Forget Oil, This Belgian Pipeline Carries Cold Beer To Thirsty Drinkers


Belgian beer drinkers love their dark amber ales, their pale pilsner malts, and thick stouts, but they’re less fond of huge cargo trucks tearing through their lovely tourist cities spewing diesel fumes everywhere.

That was the dilemma facing Belgian brewer Xavier Vanneste, who wanted to bottle the beer Madman of Bruges, or Brugse Zot in Dutch, who couldn’t get his beer to the bottling plant two miles outside town.

The problem: how to transport beer from the brewery to the bottling plant without causing huge traffic jams by forcing huge cargo trucks to navigate tiny medieval cobblestone streets.

The answer: build a beer pipeline of course.

Oil pipelines often draw crowds of protestors with activists worried about environmental disasters, but this Belgian beer pipeline had no such problems.
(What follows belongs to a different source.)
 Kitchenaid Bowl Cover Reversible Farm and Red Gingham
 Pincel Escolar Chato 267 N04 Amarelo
The whole town loved it and while there won’t be spouts along city streets for tourists to quench their thirst, the company is giving everyone who helped crowd fund the project a bottle of beer every day for the rest of their life.
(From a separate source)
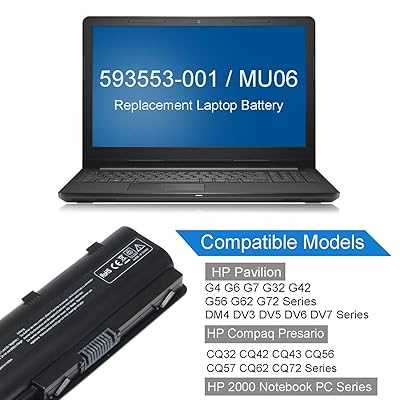 Buy 001 001 Mu06 Mu09 Extended Laptop Battery For Hp Pavilion G6 G7 G62 G72 G4 00 Notebook Pc Dv6 Dv7 Dm4 Compaq Presario Cq32 Cq42 Cq43 Cq56 Cq57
The crowd funded beer pipeline will carry 1,500 gallons of the frothy beverage every hour through pipes six feet underground two miles through the UNESCO-protected medieval Belgian city of Bruges to the plant outside town, according to the SFGate.

“That is a lot of beer, more than you can drink in a lifetime.”

Vanneste said he got the idea when he looked out his window one day and saw city workers installing plumbing pipes underneath the street; and just like that an audacious plan was born, report the Daily Mail.

‘”Jokes were coming in fast, with people saying ‘we are willing to invest as long as we can have a tapping point on the pipeline.'”

Belgium city of Bruges builds beer pipeline.

Belgian brewer builds two mile long beer pipeline.

While some people laughed at Vanneste, others put down their beer glasses and reached for their wallets; with gold, silver and bronze donor levels, the brewer was able to raise some $400,000 to help complete the $4.5 million project, reports SFGate.

“We have several formulas: bronze, silver and gold. If you put in 7,500 euros ($8,350), you will receive for the rest of your days, every day one bottle of Brugse Zot.”

An $11,000 donation would reach the gold level and entitle the generous benefactor to an 11 ounce bottle of beer every day for the rest of their lives while an $1,100 silver donation earns a case a year, and a $300 bronze donor gets one 25 ounce bottle a year.

Restaurant owner Philippe Le Loup loved the idea of beer pipeline and donated $11,000 for the beer pipeline through his town, reports the Daily Mail.

“You have to be a bit crazy, like the beer, to do such a project. I just had the money for that, and I liked it. So I went crazy and gave the money to the brewery. You can see that in my belly, I am a bit more beer fan.”

Le Loup estimated that if he picked up his free beer every day, he would break even in 15 years and then go on to make a profit.

The Belgian beer pipeline means the city of Bruges won’t lose a distillery to another more industrious town and tourists can continue to marvel at the gothic cobblestone streets that won’t be stained with diesel exhaust, according to ZeroHedge.

“It all started as a joke, nobody believed it was going to work. This beer pipeline means that we’ll be able to remain in the city.”